Well to try and close the loop on this thread. I went back to first principles, 
download the 0.7.0 example code and built it against hadoop-2.0.6-alpha and 
used the -Dcrunch.platform=2 option to build. I've launched the job jar (with 
dependencies) and get the following error.


2014-02-26 16:32:50,468 INFO [main] org.apache.hadoop.mapred.MapTask: bufstart 
= 0; bufvoid = 268435456
2014-02-26 16:32:50,468 INFO [main] org.apache.hadoop.mapred.MapTask: kvstart = 
67108860; length = 16777216
2014-02-26 16:32:50,520 WARN [main] org.apache.hadoop.mapred.YarnChild: 
Exception running child : org.apache.crunch.CrunchRuntimeException: Could not 
read runtime node information
        at 
org.apache.crunch.impl.mr.run.CrunchTaskContext.<init>(CrunchTaskContext.java:48)
        at 
org.apache.crunch.impl.mr.run.CrunchMapper.setup(CrunchMapper.java:37)
        at org.apache.hadoop.mapreduce.Mapper.run(Mapper.java:142)
        at org.apache.hadoop.mapred.MapTask.runNewMapper(MapTask.java:757)
        at org.apache.hadoop.mapred.MapTask.run(MapTask.java:339)


If I look at the code it's trying to read the crunch.tmp.dir configuration and 
failing.
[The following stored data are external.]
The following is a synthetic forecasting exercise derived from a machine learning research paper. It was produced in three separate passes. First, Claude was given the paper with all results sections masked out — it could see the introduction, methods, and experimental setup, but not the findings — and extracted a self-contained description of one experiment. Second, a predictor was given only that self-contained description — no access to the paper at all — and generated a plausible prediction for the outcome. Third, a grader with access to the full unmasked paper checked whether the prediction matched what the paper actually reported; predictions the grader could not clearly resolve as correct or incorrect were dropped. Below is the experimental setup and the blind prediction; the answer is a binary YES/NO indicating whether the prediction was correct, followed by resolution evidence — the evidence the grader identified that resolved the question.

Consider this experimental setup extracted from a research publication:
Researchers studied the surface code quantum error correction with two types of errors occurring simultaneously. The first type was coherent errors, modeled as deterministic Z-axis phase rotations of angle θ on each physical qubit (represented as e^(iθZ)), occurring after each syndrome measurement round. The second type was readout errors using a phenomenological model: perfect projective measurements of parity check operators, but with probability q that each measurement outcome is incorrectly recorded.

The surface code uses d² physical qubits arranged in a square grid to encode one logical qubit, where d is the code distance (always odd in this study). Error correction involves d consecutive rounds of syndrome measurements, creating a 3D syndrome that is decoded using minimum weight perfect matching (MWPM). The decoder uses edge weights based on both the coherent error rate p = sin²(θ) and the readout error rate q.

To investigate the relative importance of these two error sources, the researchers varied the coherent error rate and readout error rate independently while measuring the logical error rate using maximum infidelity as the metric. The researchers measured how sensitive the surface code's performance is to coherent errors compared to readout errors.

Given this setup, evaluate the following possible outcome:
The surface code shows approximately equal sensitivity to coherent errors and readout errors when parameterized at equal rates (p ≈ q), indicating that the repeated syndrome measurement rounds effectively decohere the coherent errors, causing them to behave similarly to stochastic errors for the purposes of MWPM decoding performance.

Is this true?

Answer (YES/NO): NO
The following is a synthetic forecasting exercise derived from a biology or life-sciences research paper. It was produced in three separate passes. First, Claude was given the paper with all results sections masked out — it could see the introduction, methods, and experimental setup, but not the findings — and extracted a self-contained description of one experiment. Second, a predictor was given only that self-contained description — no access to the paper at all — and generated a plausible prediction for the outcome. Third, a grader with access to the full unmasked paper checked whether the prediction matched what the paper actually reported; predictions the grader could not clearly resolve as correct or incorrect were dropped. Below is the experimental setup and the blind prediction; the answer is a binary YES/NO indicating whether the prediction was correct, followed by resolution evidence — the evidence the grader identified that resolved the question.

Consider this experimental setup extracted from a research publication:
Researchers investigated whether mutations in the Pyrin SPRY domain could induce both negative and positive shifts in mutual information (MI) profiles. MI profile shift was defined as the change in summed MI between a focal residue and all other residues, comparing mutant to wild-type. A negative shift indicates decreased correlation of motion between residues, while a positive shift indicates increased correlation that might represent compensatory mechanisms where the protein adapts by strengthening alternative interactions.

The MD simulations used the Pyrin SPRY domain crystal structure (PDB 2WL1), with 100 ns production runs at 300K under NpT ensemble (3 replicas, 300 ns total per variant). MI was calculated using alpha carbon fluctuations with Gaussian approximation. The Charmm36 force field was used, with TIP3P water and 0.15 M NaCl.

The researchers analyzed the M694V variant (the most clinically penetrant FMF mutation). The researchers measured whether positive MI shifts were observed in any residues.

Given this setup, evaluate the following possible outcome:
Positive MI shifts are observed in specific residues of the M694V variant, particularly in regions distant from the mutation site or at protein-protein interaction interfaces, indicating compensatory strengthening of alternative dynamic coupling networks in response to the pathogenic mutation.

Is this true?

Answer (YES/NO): NO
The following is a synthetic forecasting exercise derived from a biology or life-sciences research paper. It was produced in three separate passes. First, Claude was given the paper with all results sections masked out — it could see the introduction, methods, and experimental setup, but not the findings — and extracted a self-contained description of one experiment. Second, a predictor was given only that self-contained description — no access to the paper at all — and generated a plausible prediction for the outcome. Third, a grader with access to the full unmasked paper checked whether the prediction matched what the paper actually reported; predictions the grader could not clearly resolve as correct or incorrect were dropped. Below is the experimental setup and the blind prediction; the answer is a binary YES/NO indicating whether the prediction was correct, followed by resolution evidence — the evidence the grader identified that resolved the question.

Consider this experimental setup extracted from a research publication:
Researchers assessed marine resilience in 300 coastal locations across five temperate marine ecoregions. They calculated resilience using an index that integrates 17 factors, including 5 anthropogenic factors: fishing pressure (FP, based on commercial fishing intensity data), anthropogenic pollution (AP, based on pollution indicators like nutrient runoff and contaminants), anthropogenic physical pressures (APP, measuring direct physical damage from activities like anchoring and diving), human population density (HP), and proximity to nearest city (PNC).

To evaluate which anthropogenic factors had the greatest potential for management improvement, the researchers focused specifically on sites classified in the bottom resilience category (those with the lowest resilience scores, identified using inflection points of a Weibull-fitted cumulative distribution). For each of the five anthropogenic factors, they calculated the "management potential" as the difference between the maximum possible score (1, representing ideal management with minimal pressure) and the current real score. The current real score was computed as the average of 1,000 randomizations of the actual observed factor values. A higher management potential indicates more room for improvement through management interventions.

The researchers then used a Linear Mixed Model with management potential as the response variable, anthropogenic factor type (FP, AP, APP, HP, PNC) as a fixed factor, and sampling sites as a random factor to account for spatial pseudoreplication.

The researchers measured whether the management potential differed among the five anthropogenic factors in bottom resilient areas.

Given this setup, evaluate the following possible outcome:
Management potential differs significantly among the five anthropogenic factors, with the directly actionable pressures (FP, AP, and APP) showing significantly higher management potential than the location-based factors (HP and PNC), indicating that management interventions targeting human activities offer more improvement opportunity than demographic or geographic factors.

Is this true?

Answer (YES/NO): NO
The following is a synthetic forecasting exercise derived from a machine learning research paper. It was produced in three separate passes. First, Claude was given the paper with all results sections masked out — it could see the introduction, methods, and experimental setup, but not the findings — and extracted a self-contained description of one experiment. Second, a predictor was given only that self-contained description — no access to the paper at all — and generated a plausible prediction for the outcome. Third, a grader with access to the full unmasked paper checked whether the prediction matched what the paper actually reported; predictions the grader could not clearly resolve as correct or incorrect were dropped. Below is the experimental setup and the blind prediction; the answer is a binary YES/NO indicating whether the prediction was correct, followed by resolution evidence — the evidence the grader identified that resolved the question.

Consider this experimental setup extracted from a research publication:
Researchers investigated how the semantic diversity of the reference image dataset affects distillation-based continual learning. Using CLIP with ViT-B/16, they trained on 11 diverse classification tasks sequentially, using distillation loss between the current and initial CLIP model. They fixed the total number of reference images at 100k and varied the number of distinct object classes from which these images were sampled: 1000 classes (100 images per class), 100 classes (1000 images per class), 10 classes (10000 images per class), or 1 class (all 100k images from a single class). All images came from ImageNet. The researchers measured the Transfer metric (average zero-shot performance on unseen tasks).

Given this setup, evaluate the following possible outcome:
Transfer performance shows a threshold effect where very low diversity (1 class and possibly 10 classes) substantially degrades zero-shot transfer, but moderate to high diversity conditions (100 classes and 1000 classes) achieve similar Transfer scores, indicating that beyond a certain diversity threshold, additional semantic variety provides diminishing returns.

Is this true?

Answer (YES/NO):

We are on a Cray … so we have a little different HDFS structure (sorry 
about that). Currently this is our HDFS structure.

+ hdfs dfs -ls -R /
drwxrwxrwx   - jsparks supergroup          0 2014-02-26 16:32 /tmp
drwxrwx---   - jsparks supergroup          0 2014-02-26 16:32 /tmp/hadoop-yarn
drwxrwx---   - jsparks supergroup          0 2014-02-26 16:32 
/tmp/hadoop-yarn/staging
drwxrwx---   - jsparks supergroup          0 2014-02-26 16:32 
/tmp/hadoop-yarn/staging/history
drwxrwx---   - jsparks supergroup          0 2014-02-26 16:32 
/tmp/hadoop-yarn/staging/history/done
drwxrwxrwt   - jsparks supergroup          0 2014-02-26 16:32 
/tmp/hadoop-yarn/staging/history/done_intermediate
drwxr-xr-x   - jsparks supergroup          0 2014-02-26 16:32 /user
drwxr-xr-x   - jsparks supergroup          0 2014-02-26 16:32 /user/jsparks
-rw-r--r--   1 jsparks supergroup     610157 2014-02-26 16:32 
/user/jsparks/HuckleberryFinn.txt

And yes, we are reading Huck Finn …

--
Jonathan (Bill) Sparks
Software Architecture
Cray Inc.

From: Josh Wills <[email protected]<mailto:[email protected]>>
Reply-To: "[email protected]<mailto:[email protected]>" 
<[email protected]<mailto:[email protected]>>
Date: Tuesday, February 25, 2014 4:19 PM
To: "[email protected]<mailto:[email protected]>" 
<[email protected]<mailto:[email protected]>>
Subject: Re: Yarnchild error : crunch-0.7.0

The first error looks like a weird serialization error, like as if the Crunch 
version that was being used on the cluster was different from the one that was 
used to compile the client. Is crunch installed on the cluster, or is there 
another version of Crunch in the hadoop classpath?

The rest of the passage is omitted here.